_As tuas tarefas:_
1. Segundo o texto sobre as escolas de Timor Loro Sae, a quantas escolas a funcionar aludiu a porta-voz da ONU?
2. Retoma o texto sobre as escolas de Timor Loro Sae a partir do ponto em que termina.

_Excerto do texto:_

==*==

Quase dois meses após o início oficial do ano lectivo, em Outubro, cerca de 80% das escolas de Timor Loro Sae funcionavam em péssimas condições a nível de infraestruturas, e a maioria continuavam sem mobiliário e outro equipamento; por outro lado, e apesar de parte dos livros escolares já terem chegado, em particular os que foram enviados de Portugal, a maioria foi editada na Indonésia e continuava ainda a caminho do território; e como se isto não bastasse, há rumores de falta de transparência, e mesmo corrupção, na contratação de professores timorenses (acusação a ser investigada).
Está assim traçado o quadro negro de uma situação que continua a afectar grande parte dos mais de 300 mil alunos inscritos neste ano lectivo, considerado pelos timorenses e pela administração das Nações Unidas (ONU) como "o ano educativo da transição".
Questionada pela agência Lusa sobre quantas escolas estão a funcionar, a porta-voz da ONU, Bárbara Reis, aludiu a cerca de 300, apesar de não poder avançar outros dados mais específicos sobre a situação educativa. Mas mesmo que todas essas escolas estivessem, de facto, a funcionar em pleno - o que, segundo outras fontes, parece pouco provável -, esse número corresponde a menos de um terço das cerca de 900 escolas primárias, pré-secundárias e secundárias do território.

==*==

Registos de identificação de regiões
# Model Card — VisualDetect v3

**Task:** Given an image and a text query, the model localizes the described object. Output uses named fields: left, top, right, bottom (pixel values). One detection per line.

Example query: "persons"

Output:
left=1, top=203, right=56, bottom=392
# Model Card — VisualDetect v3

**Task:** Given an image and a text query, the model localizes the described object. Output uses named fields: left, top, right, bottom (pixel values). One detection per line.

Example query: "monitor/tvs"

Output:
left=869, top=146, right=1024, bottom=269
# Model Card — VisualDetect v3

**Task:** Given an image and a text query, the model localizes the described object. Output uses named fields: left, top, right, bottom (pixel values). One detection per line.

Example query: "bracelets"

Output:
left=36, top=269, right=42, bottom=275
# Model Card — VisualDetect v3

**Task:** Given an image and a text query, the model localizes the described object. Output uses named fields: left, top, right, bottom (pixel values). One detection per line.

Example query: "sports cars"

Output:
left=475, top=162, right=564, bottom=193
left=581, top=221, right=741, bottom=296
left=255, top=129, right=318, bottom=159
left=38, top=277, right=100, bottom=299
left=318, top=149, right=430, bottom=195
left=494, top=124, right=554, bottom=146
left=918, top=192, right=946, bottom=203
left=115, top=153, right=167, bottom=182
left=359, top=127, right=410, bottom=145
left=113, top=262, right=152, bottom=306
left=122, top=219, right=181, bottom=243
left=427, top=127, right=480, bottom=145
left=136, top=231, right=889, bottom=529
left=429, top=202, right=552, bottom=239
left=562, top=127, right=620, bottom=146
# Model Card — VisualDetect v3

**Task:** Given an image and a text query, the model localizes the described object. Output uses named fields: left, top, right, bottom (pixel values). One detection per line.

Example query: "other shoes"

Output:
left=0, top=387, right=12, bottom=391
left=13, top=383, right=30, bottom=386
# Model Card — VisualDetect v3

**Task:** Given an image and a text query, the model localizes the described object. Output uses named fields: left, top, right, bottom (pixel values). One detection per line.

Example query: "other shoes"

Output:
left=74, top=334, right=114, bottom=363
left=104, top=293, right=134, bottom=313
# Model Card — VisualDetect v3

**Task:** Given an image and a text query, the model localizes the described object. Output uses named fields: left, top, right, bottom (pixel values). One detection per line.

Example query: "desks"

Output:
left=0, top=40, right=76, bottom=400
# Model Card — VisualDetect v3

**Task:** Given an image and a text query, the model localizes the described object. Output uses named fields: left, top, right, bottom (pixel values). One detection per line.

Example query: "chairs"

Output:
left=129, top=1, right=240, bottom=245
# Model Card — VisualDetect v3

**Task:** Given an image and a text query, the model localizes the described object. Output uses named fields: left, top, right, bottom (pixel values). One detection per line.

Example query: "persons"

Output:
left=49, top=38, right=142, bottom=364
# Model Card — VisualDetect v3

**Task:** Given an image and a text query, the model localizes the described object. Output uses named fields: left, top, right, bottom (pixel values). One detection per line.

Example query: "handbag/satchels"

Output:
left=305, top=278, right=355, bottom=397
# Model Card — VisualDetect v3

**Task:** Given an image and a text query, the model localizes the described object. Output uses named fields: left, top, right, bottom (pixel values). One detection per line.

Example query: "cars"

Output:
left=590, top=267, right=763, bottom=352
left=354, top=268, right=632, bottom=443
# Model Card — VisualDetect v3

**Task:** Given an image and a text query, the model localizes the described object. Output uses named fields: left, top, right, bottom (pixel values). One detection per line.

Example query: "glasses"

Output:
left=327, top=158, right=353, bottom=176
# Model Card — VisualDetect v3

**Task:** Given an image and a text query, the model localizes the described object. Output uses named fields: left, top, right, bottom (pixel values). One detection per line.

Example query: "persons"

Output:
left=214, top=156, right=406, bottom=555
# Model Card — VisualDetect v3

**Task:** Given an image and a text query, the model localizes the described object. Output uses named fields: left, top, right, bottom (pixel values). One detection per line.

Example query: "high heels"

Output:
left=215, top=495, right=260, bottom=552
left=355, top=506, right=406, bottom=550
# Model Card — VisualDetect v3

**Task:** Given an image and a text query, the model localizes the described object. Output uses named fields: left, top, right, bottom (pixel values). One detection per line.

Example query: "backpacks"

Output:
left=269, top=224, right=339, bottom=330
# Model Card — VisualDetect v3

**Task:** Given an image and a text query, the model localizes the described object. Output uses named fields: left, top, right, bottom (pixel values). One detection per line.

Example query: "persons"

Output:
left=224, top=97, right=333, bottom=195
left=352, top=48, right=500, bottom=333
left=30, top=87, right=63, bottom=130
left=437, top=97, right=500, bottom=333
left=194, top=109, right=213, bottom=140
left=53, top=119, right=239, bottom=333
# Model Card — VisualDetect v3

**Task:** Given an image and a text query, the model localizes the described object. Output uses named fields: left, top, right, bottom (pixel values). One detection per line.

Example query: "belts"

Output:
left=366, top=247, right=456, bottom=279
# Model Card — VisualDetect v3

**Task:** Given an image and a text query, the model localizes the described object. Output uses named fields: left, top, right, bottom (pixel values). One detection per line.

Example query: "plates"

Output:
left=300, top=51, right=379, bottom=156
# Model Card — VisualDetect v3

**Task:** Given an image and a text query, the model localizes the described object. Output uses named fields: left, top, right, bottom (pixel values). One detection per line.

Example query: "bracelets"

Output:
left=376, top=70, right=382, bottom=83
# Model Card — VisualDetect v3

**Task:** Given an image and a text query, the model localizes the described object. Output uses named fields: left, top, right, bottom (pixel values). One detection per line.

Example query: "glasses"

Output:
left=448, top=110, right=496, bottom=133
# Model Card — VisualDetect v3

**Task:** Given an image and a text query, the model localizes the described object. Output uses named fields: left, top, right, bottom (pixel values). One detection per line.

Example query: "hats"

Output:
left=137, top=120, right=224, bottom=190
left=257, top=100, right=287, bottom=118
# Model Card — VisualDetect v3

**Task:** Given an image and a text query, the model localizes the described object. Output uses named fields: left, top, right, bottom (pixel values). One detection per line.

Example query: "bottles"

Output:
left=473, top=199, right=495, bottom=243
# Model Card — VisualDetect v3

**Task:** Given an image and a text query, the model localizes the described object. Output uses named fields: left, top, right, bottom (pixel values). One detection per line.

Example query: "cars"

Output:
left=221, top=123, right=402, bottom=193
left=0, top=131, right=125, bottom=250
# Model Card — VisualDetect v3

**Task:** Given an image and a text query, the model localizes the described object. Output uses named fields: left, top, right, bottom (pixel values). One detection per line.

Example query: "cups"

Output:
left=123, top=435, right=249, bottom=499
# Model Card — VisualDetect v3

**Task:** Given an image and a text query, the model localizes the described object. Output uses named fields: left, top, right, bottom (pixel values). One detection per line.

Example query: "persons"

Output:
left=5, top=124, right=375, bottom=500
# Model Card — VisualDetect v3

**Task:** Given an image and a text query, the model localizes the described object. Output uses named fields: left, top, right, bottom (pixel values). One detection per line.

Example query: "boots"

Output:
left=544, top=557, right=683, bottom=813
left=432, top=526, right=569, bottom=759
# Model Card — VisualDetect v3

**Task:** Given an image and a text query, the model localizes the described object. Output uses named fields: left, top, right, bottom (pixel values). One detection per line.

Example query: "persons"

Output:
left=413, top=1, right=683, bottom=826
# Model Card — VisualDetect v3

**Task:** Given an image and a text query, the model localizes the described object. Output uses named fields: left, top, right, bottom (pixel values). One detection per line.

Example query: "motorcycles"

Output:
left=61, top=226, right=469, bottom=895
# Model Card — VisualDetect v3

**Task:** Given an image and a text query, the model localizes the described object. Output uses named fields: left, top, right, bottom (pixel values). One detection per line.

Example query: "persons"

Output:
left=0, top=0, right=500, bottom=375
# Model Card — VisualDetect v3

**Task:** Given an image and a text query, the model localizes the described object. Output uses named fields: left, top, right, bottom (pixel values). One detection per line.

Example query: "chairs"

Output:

==*==

_Respostas por tarefa:_
1. Cerca de 300.

2.
É claramente no sector das infraestruturas que os maiores problemas continuam a fazer-se sentir. Enquanto as escolas da rede da igreja católica conseguiram recuperar facilmente - especialmente porque algumas não foram destruídas ou saqueadas -, a rede pública continua em muito mau estado: um grande número não têm telhado, portas, janelas ou mobiliário; em muitas delas continuam a faltar os quadros pretos, e muitos dos alunos estão sem qualquer material de trabalho.
O Programa de Revitalização do Sistema Escolar timorense, que está a ser financiado pelo fundo administrado pelo Banco Mundial, previa que no início do próximo ano estariam a funcionar no território mais de 2.100 escolas. Só que o acordo final para a implementação do projecto só foi assinado em Junho, tendo a fase de adjudicação das obras acabado pouco antes do início do ano lectivo. Assim, e apesar de terem sido reservados 14 milhões de dólares para aplicação nesta primeira fase da reconstrução das escolas, muitas delas continuam sem um nível operacional básico.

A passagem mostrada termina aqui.